Saved data entries:
# # # # #
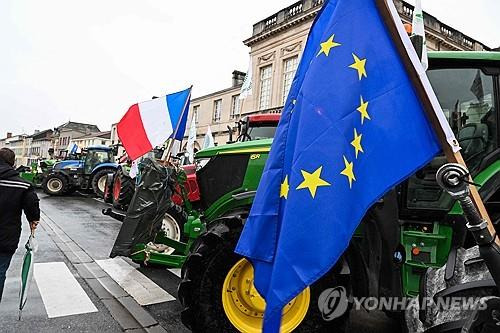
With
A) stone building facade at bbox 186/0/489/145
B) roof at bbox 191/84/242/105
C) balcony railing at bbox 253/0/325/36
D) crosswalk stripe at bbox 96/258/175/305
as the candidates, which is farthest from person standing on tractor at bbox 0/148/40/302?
roof at bbox 191/84/242/105

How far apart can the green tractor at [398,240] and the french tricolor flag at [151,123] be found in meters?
3.03

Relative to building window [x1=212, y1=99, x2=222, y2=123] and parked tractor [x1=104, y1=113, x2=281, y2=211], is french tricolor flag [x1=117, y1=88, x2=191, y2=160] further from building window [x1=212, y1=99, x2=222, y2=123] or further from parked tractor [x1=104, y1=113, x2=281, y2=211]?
building window [x1=212, y1=99, x2=222, y2=123]

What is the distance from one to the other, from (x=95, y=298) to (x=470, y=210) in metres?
4.76

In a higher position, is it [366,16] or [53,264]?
[366,16]

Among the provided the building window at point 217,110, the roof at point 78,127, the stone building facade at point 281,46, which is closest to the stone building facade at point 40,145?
the roof at point 78,127

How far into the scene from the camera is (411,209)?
137 inches

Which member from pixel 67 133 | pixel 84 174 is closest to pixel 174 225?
pixel 84 174

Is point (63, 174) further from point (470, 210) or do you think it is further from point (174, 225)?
point (470, 210)

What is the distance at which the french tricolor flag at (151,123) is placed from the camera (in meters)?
6.24

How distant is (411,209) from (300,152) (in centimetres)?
200

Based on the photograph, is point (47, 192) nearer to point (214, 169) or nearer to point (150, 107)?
point (150, 107)

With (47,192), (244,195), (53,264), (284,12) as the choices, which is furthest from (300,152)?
(284,12)

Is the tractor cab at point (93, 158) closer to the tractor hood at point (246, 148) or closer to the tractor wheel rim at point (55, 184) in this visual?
the tractor wheel rim at point (55, 184)

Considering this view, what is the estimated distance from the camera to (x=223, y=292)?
11.7 ft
# # # # #
**EXERCISE PROMPT**
Could you return every line of the material above verbatim, with the pictures left out?

**EXPECTED ANSWER**
With
A) stone building facade at bbox 186/0/489/145
B) roof at bbox 191/84/242/105
C) balcony railing at bbox 253/0/325/36
D) crosswalk stripe at bbox 96/258/175/305
as the candidates, which is farthest from person standing on tractor at bbox 0/148/40/302?
roof at bbox 191/84/242/105

How far apart can the green tractor at [398,240] and the french tricolor flag at [151,123] be found in meters?
3.03

Relative to building window [x1=212, y1=99, x2=222, y2=123] and parked tractor [x1=104, y1=113, x2=281, y2=211], is french tricolor flag [x1=117, y1=88, x2=191, y2=160] further from building window [x1=212, y1=99, x2=222, y2=123] or further from parked tractor [x1=104, y1=113, x2=281, y2=211]?
building window [x1=212, y1=99, x2=222, y2=123]

What is the distance from one to the other, from (x=95, y=298) to (x=470, y=210) in metres?
4.76

In a higher position, is it [366,16] or [53,264]?
[366,16]

Among the provided the building window at point 217,110, the roof at point 78,127, the stone building facade at point 281,46, which is closest to the stone building facade at point 40,145?
the roof at point 78,127

How far into the scene from the camera is (411,209)?
137 inches

Which member from pixel 67 133 | pixel 84 174 is closest to pixel 174 225?
pixel 84 174

Is point (63, 174) further from point (470, 210) or do you think it is further from point (174, 225)?
point (470, 210)

What is the distance at which the french tricolor flag at (151,123) is placed from the camera (in meters)?
6.24

How distant is (411,209) from (300,152) (in centimetres)?
200

Based on the photograph, is point (47, 192) nearer to point (214, 169) or nearer to point (150, 107)?
point (150, 107)

With (47,192), (244,195), (53,264), (284,12) as the choices, which is furthest from (300,152)?
(284,12)

Is the tractor cab at point (93, 158) closer to the tractor hood at point (246, 148) or closer to the tractor wheel rim at point (55, 184) in this visual?
the tractor wheel rim at point (55, 184)

Considering this view, what is the estimated distance from the camera to (x=223, y=292)?
11.7 ft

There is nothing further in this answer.